After our walk, we took another drive around the valley and went back to the park entry point on 140.  I really enjoyed this entry point, but didn’t stop to take pictures because I wanted to assure myself a good parking spot and hiking time without mobs of people.  We took in the view of Bridalveil Fall from across the valley, stopped at Arch Rock, and admired The Cascades that by August dwindle to a trickle.  By this time it was mid-afternoon, so we went to claim our campsite in North Pines LOCATED IN THE VALLEY!

I left Petey with VANilla in the campgrounds and took one last walk for the day to Mirror Lake.  Mirror Lake is seasonal, meaning the water isn’t always there.  In fact, Nineteenth century tourists admired the reflections on the surface so much that entrepreneurs tried to expand the lake by piling boulders onto a natural dam.  Ironically, this caused the pool to fill with silt and now requires regular dredging.

Given the river crested last night, I was quite certain that I’d find water…and I did.  Even if water hadn’t filled the pool, the lake is situated beneath Half Dome’s 4,800 foot sheer face which was a tremendous sight itself.  I had hoped to find Half Dome reflecting on the water’s surface, instead I found Mt. Watkins.  While the area was pretty, having snapped the reflection of Yosemite Fall in the river the other day and being forced to follow the road to the lake as opposed to the trail since a landslide was blocking the path, I have to say Mirror Lake didn’t meet my expectations.  Oh well, the Upper Yosemite Fall Trail more than made up for it.  Tomorrow I plan to take Petey on one last walk near The Ahwahnee Hotel and the Royal Arches before I travel to Reno.  For anyone who has visited Yosemite in the summer, I haven’t mentioned Glacier Point or the sights on Tioga Road because these roads are closed for the winter.  I hope to visit these areas in October should the weather cooperate. ETB

 

4 thoughts on “Day 162 – Yosemite and Beyond – Part 3”

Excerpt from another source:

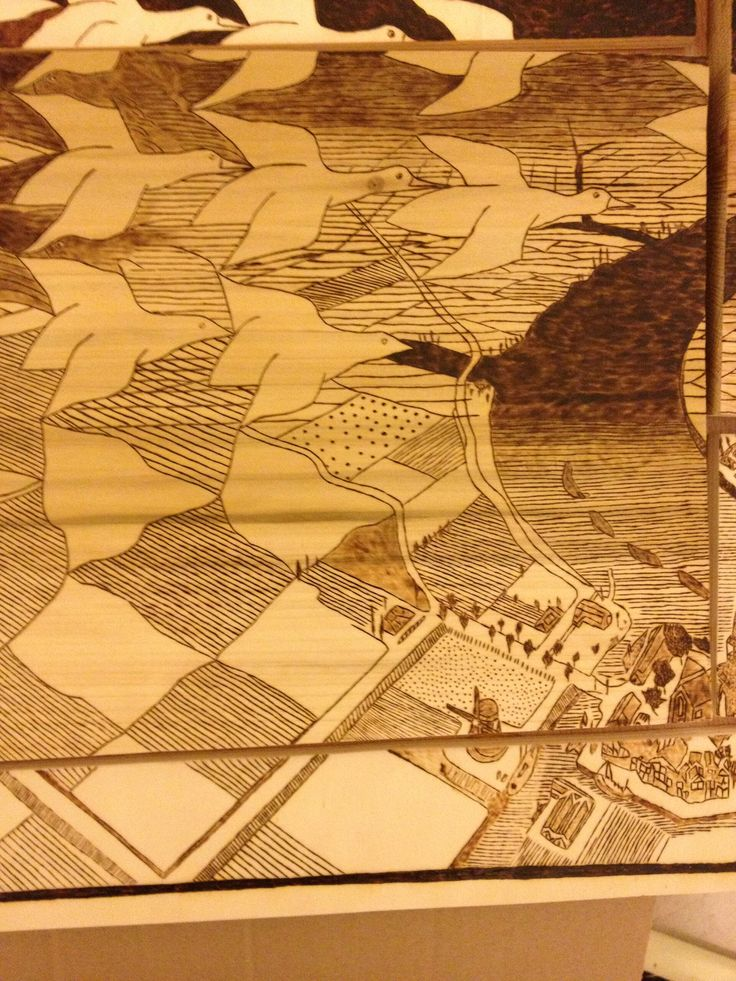"""Pyrography work, 40x70 cm Based on """"Day and Night"""" by M.C. Escher Used 5 types of wood (playing on their natural color): 1. Poplar wood - the middle  2. Beech wood - the bottom left 3. Oak wood - the top right 4. Poplar plywood - all other visible parts 5. Okoume plywood - all the parts were glued on the back to one piece of plywood (you can see it between the pieces)  The angles were on purpose not straight lines, and the woods are not the same depth giving the work a 3D look.  The…"""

  1. Wow, every picture you took in Yosemite looks like a postcard. We were there last summer (the first time I had been since I was a kid). Obviously there wasn’t as much water and there were more people, but it was still an amazing place. I’m so glad you got to see it. I highly recommend Glacier Point. Fantastic views. Jorge and I took the hike down from there to the Valley. Amazing.